__Short task__. Quote all of the material below verbatim, leaving out the pictures.

Saved data entries:

begin

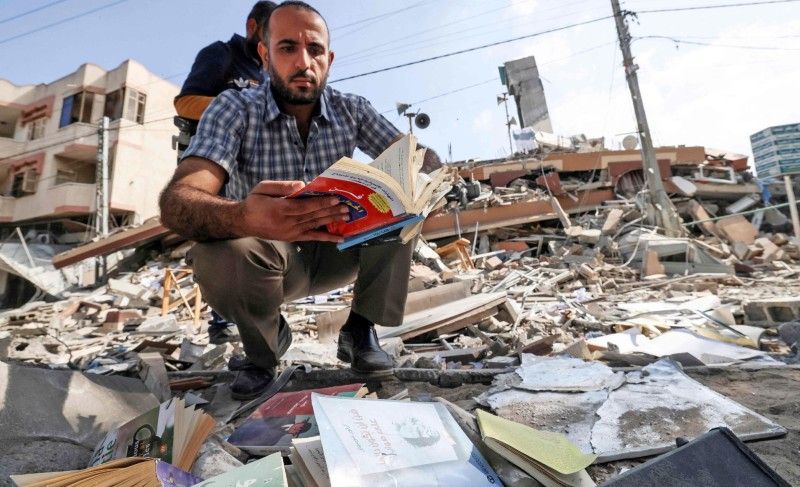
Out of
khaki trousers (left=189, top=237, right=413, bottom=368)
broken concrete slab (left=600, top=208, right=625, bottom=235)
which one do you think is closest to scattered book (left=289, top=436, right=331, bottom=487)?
khaki trousers (left=189, top=237, right=413, bottom=368)

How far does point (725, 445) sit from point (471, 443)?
52 cm

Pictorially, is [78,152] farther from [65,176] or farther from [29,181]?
[29,181]

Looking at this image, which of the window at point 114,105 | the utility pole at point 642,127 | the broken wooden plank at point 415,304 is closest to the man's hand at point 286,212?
the broken wooden plank at point 415,304

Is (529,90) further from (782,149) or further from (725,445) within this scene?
(725,445)

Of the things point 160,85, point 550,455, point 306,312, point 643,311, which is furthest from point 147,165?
point 550,455

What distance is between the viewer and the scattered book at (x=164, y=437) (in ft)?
3.57

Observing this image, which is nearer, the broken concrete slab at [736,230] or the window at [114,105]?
the broken concrete slab at [736,230]

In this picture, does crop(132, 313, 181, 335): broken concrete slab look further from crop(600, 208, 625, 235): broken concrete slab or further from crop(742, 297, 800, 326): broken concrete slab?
crop(600, 208, 625, 235): broken concrete slab

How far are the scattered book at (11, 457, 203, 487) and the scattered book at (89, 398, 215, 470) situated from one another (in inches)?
6.7

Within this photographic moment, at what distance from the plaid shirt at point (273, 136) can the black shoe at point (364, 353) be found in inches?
32.3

end

__Exercise output__.
Out of
khaki trousers (left=189, top=237, right=413, bottom=368)
broken concrete slab (left=600, top=208, right=625, bottom=235)
which one do you think is closest to scattered book (left=289, top=436, right=331, bottom=487)?
khaki trousers (left=189, top=237, right=413, bottom=368)

How far does point (725, 445) sit from point (471, 443)?
52 cm

Pictorially, is [78,152] farther from [65,176] or farther from [29,181]?
[29,181]

Looking at this image, which of the window at point 114,105 | the utility pole at point 642,127 | the broken wooden plank at point 415,304 is closest to the man's hand at point 286,212?
the broken wooden plank at point 415,304

Is (529,90) further from (782,149) or further from (725,445) within this scene?
(725,445)

Of the things point 160,85, point 550,455, point 306,312, point 643,311, which is furthest from point 147,165?
point 550,455

What distance is between the viewer and the scattered book at (x=164, y=437) (in ft)?
3.57

Observing this image, which is nearer, the broken concrete slab at [736,230] or the window at [114,105]?
the broken concrete slab at [736,230]

In this picture, does crop(132, 313, 181, 335): broken concrete slab look further from crop(600, 208, 625, 235): broken concrete slab or further from crop(742, 297, 800, 326): broken concrete slab?
crop(600, 208, 625, 235): broken concrete slab

How far are the scattered book at (11, 457, 203, 487) and the scattered book at (89, 398, 215, 470) situated from one another (in inches)?
6.7

Within this photographic moment, at what distance from the plaid shirt at point (273, 136) can the black shoe at point (364, 353) be found in inches?
32.3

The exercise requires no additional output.